BEGIN SOURCE PASSAGE

Yahoo Groups archive

200e

Index last updated: 2026-04-28 22:38 UTC

Message

kinda OT Buchla 200 recording Warner Jepson

2008-06-13 by amnesia

I assume quite a few of you collect and love early electronic music......

I just bought Warner Jepson double CD on melon expander

warner jepson “totentanz and other electronic works 1958-1973” double 
compact disc set

* bugs at large (2:43) 1967
* blood knot (7:27) 1970
* skate date (0:41) 1970
* laughter after (4:37) 1958
* rirlwa (2:00) 1970
* good humor man (2:34) 1967
* jacks (1:36) 1967
* jail gate crazy (1:03) 1958
* splace (1:20) 1967
* totentanz (35:05) 1967

* the dog (1:53) 1970
* for trying out loud (0:42) 1958
* the big purr (0:58) 1958
* the awakening (20:03) 1968
* see is never all the way up (24:44) 1973

... by far the most anticipated early-electronic music reissue around 
these parts since it was announced a year or so back ; this double-disc 
collection of just about everything by bay-area outsider / composer 
warner (ne “warren”) jepson, including his totemic (... and previously 
creel pwned) lp “totentanz” ::


... now why the melon expander didn’t use that image on the cover is 
beyond me ... but i digress. what we do get here : a bunch of amazing 
bedroom-lineage electro-acoustic experiments dating back to 1958 (!!!) - 
most invoking mysterious bleep-infused landscapes with tons of 
psychedelic organ (played on an instrument hand-painted by bruce conner 
!!!) & tape mangling, prepared piano / strings & a few fairly harsh 
early/primitve synth-stunners done on the buchla @ mills & the 
experimental television center ... these lead up to the album’s 
centerpiece ; the full 35-minute “totentanz” - of which i described (in 
reference to the o/p creel pone version) thusly ::

... this one that has “nurse with wound list” written all over it; yet - 
nary a mention in the notes to said 1979 lp and just about anyone 
anywhere on out on our global interweb... purportedly the score to a 
1971 ballet by carlos carvajal, totentanz overwhelms us with its mystery 
while revealing only the most gratifying collection of sounds from the 
early electronic music canon imaginable ...

END SOURCE PASSAGE
BEGIN DATA SHOWN

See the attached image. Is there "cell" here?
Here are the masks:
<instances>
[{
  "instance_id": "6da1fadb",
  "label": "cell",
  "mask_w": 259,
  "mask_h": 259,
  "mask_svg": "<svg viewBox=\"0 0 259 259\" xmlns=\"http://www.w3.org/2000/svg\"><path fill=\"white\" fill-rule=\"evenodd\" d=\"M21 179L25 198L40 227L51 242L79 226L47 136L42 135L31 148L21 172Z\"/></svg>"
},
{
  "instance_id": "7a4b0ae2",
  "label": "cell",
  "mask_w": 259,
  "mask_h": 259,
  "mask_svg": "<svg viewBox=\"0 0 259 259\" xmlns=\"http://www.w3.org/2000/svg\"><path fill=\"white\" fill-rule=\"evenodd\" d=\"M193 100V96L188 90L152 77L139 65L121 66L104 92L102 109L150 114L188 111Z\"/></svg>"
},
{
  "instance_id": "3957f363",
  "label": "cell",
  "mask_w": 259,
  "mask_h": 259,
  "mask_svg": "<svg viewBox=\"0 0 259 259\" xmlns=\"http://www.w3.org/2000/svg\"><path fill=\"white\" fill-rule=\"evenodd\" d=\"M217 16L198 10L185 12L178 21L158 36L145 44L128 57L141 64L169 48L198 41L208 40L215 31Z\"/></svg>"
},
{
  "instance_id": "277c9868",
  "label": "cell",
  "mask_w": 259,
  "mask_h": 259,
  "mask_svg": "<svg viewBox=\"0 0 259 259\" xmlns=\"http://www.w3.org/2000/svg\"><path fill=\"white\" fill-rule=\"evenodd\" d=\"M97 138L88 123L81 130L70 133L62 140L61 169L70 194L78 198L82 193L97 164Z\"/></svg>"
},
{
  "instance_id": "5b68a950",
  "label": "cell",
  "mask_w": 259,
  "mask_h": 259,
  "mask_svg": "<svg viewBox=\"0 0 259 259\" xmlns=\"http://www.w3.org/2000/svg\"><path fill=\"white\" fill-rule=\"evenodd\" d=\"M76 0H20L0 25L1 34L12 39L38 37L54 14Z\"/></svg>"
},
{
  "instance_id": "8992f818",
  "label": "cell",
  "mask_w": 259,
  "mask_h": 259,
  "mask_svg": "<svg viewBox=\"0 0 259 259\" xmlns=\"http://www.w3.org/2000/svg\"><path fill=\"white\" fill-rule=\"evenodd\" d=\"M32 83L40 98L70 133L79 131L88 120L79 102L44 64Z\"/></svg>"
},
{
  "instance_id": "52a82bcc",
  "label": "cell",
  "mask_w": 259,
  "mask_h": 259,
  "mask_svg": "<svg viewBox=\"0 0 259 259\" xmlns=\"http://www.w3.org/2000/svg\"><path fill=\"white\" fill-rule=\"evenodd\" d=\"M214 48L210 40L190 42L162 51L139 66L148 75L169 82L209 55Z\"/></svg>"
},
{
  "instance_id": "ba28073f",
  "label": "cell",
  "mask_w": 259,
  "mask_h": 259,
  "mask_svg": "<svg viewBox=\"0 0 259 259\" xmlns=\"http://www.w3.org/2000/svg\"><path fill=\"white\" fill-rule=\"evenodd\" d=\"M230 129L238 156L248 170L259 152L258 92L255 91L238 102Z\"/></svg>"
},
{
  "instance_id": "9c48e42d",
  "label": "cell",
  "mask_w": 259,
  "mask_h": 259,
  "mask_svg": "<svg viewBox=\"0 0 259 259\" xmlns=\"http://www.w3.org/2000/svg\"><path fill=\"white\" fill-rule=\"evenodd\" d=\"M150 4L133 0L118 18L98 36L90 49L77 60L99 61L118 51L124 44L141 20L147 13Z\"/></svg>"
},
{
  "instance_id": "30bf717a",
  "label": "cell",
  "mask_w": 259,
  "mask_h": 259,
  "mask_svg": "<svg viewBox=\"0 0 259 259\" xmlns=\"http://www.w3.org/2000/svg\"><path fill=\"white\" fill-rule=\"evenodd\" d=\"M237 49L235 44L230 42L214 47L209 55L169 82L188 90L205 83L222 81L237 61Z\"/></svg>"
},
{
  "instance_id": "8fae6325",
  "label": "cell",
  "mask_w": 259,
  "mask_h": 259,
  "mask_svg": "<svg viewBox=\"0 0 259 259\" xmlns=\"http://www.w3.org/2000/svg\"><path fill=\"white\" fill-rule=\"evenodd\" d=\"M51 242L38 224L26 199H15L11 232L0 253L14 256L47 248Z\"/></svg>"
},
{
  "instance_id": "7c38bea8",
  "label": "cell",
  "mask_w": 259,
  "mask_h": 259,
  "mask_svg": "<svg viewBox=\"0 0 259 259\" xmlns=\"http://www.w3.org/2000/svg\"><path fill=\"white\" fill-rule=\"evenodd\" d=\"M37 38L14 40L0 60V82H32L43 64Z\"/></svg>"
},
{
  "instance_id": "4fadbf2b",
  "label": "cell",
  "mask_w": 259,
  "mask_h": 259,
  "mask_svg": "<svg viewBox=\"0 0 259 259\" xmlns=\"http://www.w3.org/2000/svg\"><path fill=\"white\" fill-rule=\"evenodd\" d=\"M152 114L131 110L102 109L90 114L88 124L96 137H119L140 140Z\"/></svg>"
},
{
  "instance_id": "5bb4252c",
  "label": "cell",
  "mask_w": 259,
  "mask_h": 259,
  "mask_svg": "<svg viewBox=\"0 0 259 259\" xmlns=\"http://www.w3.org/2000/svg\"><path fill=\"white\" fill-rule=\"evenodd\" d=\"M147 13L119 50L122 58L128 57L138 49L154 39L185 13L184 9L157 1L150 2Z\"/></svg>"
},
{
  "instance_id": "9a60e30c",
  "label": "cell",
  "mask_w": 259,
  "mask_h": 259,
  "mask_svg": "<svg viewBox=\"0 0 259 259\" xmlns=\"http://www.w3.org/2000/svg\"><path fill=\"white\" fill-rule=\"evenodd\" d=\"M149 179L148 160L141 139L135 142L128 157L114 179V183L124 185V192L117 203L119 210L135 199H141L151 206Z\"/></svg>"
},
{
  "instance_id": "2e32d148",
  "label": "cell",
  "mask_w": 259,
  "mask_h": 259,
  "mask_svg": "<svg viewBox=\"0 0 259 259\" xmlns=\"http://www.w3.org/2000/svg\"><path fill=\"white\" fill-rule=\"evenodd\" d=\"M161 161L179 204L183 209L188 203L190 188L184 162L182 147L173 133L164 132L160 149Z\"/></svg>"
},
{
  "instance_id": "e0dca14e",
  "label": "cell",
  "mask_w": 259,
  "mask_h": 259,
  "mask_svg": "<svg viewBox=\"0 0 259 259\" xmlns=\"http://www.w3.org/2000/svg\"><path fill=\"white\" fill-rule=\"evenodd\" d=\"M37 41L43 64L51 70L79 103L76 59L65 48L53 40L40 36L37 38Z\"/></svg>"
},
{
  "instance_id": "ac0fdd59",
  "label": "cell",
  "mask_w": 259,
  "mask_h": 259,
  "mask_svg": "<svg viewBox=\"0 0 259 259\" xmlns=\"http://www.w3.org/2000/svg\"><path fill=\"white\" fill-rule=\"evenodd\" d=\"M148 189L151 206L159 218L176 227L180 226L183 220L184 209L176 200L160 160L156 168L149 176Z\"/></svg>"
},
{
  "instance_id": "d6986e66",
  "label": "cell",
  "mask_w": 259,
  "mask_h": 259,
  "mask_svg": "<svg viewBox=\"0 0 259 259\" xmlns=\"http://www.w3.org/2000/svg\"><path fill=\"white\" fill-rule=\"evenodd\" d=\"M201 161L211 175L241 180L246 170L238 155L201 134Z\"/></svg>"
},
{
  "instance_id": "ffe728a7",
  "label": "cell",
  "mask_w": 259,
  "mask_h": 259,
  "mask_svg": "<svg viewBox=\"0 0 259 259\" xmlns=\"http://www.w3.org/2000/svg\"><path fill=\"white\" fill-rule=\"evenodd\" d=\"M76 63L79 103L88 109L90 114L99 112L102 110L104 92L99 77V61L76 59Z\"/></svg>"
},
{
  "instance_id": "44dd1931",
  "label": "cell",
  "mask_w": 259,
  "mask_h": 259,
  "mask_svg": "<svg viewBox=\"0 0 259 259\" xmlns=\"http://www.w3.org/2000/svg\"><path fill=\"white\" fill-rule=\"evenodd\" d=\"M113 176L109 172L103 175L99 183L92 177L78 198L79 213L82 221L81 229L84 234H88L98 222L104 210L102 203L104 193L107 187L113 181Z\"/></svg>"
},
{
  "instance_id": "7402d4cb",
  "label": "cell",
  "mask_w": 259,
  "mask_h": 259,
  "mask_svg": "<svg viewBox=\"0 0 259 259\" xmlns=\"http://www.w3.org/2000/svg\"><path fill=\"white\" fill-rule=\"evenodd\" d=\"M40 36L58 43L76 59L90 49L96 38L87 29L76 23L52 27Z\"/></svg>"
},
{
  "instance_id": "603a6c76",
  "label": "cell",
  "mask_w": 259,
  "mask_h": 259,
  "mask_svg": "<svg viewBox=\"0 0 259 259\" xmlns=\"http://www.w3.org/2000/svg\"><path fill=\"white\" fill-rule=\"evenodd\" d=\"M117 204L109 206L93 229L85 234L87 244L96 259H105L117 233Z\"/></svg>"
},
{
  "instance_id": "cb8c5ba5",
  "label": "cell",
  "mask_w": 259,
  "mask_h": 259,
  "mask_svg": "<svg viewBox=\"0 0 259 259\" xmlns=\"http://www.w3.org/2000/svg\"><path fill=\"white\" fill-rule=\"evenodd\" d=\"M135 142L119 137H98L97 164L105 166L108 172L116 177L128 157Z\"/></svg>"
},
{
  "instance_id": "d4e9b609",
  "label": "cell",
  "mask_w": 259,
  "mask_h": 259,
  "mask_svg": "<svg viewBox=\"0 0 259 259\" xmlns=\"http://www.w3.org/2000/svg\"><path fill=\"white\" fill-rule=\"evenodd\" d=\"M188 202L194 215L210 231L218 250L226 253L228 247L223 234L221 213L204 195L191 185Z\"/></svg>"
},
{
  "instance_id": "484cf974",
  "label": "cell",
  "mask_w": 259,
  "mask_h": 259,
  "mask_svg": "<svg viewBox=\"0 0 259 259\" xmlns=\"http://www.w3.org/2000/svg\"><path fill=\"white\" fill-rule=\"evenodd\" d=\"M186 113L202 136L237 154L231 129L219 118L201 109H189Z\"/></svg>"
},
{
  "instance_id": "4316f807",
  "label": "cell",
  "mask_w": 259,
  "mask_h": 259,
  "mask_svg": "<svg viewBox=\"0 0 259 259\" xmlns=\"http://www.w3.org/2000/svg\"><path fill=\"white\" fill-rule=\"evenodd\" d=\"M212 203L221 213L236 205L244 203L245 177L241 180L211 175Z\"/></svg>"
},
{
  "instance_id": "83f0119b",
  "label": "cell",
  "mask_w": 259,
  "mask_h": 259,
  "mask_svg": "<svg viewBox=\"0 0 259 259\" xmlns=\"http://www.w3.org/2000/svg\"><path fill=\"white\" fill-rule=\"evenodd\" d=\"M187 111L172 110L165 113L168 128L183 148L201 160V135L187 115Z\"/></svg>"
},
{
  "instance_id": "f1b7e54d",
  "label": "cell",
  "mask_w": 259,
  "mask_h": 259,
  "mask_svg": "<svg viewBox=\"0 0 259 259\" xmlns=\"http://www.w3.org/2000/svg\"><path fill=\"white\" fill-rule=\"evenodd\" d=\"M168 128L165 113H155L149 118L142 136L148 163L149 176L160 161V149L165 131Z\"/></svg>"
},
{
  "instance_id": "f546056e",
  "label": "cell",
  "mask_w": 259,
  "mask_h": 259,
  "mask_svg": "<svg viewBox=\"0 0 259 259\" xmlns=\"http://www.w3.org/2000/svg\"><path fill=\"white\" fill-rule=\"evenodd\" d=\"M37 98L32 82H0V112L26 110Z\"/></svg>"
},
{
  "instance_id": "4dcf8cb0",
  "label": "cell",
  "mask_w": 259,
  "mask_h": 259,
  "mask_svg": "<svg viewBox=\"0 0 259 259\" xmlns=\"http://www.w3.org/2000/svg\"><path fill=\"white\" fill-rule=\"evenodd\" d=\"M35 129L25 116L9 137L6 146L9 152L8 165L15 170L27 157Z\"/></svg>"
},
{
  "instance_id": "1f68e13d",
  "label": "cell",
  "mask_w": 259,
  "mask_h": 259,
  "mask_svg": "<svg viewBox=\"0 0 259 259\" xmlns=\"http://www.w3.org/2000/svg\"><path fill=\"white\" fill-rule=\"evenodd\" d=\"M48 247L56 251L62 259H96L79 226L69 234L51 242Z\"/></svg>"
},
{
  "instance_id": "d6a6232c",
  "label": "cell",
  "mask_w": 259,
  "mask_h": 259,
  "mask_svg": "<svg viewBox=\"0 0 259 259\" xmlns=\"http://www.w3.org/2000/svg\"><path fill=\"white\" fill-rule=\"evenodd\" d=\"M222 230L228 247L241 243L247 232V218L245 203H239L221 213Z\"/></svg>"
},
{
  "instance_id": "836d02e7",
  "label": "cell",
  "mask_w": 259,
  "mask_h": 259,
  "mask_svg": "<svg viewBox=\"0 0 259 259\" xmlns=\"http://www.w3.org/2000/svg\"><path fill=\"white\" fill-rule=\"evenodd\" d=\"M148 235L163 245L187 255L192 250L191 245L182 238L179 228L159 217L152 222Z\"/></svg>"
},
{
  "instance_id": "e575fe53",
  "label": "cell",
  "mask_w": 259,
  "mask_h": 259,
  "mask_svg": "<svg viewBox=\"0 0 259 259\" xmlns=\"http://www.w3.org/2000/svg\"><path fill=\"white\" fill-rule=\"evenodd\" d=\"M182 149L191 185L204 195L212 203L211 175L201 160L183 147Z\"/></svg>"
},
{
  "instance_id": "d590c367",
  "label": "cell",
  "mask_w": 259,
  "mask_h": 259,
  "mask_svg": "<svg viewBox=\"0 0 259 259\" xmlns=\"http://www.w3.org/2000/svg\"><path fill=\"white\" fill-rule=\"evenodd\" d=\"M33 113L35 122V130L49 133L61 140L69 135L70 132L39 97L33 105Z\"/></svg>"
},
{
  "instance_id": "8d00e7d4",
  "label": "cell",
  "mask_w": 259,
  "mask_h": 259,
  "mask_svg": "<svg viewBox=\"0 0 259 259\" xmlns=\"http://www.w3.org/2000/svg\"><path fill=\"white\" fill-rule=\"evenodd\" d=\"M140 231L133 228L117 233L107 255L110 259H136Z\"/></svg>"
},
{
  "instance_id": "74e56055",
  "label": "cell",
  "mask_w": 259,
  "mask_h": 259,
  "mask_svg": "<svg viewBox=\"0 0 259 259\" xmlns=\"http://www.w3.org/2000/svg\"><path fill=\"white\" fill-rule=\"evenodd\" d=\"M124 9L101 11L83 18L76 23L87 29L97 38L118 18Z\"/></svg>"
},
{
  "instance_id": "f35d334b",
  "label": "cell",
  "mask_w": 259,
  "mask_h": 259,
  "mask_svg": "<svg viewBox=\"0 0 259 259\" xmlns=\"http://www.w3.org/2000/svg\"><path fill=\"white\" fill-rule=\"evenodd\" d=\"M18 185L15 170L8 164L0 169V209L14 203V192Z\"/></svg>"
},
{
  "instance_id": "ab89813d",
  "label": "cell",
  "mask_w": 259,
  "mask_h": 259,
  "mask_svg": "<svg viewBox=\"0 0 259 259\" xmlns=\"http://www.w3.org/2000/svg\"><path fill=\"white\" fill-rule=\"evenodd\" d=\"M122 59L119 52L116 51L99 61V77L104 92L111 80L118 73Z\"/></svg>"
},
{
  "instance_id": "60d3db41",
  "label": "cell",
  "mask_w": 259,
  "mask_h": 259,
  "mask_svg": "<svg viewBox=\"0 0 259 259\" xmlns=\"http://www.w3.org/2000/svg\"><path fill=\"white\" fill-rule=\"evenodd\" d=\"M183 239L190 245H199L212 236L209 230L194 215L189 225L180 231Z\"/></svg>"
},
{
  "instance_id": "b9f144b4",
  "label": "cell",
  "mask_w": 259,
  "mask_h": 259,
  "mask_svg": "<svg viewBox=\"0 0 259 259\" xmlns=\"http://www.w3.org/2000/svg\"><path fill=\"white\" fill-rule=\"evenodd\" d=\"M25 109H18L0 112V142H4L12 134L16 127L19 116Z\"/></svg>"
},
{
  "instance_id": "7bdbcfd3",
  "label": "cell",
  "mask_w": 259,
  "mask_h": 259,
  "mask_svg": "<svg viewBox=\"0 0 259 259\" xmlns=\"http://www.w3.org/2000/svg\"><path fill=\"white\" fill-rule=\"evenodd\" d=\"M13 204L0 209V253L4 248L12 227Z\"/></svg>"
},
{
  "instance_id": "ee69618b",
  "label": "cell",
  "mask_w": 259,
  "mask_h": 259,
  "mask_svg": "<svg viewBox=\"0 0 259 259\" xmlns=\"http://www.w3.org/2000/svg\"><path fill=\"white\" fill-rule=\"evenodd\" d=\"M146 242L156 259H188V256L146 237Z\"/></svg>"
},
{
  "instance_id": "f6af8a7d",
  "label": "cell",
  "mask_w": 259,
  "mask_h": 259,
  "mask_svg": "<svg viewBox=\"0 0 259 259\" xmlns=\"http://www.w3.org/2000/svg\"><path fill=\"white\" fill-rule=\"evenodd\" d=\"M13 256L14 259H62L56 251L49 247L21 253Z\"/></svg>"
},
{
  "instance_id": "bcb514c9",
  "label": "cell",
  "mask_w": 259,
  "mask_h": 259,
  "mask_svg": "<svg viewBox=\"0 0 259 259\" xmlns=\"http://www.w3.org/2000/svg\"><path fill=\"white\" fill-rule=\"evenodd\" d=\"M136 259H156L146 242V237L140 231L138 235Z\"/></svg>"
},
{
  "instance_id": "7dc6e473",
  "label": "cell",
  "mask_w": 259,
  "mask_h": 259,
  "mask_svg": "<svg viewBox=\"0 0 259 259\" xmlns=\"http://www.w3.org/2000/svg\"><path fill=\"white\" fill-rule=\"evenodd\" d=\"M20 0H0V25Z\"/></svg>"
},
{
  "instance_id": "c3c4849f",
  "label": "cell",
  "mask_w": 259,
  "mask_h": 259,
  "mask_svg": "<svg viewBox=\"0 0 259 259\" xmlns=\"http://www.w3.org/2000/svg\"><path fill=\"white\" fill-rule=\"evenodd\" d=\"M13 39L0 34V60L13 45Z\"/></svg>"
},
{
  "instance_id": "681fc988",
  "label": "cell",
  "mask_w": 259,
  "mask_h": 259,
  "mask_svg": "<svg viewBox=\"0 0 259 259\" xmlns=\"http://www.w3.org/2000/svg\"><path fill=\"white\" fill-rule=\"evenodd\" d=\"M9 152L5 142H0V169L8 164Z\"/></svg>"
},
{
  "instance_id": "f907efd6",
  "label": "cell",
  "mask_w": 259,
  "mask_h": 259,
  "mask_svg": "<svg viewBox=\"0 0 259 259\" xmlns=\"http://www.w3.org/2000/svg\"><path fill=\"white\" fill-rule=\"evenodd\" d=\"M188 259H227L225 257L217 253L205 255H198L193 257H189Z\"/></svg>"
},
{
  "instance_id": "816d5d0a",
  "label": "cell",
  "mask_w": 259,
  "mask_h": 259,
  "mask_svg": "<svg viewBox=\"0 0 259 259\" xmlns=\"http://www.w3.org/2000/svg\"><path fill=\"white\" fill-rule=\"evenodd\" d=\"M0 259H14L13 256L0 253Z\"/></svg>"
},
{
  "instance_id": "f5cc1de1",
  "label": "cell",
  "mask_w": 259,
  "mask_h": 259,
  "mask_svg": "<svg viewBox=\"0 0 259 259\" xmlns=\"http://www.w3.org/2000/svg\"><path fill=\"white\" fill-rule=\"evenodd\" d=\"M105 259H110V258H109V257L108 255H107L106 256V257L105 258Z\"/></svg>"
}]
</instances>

END DATA SHOWN

- _TO BE DONE_:
From the track list in the forum post above, give the title of every piece dated 1958.

- _RESULT_:
laughter after
jail gate crazy
for trying out loud
the big purr